American Urological Association - Lymphoma
- Lymphomas in prostate can be primary (35%) or secondary (48%).
- Diagnosis as primary requires that:1) lymphoma involves prostate with no or minimal involvement of periprostatic tissue; 2) symptoms are attributable to enlarged prostate; and 3) no involvement of hematopoietic system (peripheral blood, lymph nodes, liver or spleen) within 1 month of diagnosis.
- Incidental lymphoma may be seen in prostate with or without carcinoma.
- Symptomatic patients present mainly with obstructive urinary symptoms and occasionally with hematuria.
- Usually in men in their 60's.
- Cystoscopically, may show urethral luminal narrowing and bladder trabeculation indistinguishable from those seen secondary to BPH.
- Majority of incidental and concurrent (with known disease elsewhere) prostatic lymphomas are low-grade B-cell lymphomas.
- Most primary lymphomas are diffuse large B-cell lymphoma (55% of primary and 37% of secondary) and small lymphocytic lymphoma (18% of primary and 27% of secondary).
- Lymphomas tend to be diffuse and involve the fibromuscular stroma.

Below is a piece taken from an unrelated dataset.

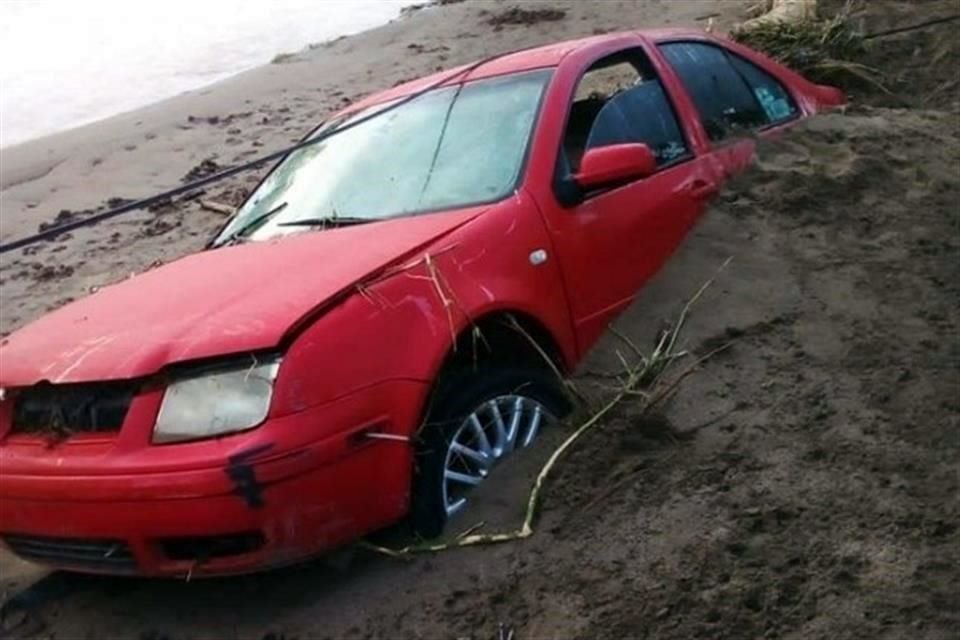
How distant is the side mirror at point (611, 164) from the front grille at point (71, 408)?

- In marginal zone lymphoma, lymphoid cells may infiltrate the prostatic acini and form characteristic lymphoepithelial lesions.
- DDX: chronic prostatitis, which mimics low-grade lymphomas.
- Unlike lymphoma, chronic prostatitis is composed of polymorphous cells (mature T and B cells, large activated B cells, plasma cells and histocytes), has infiltrates with pushing borders and often is periglandular in location.
- Immunohistochemistry: CD45, CD20 (for B cells) and CD3 (for T cells) will highlight lymphoid monoclonality (image D).
- Reported lymphoma specific 1 and 5 years survivals were 64% and 33%, respectively.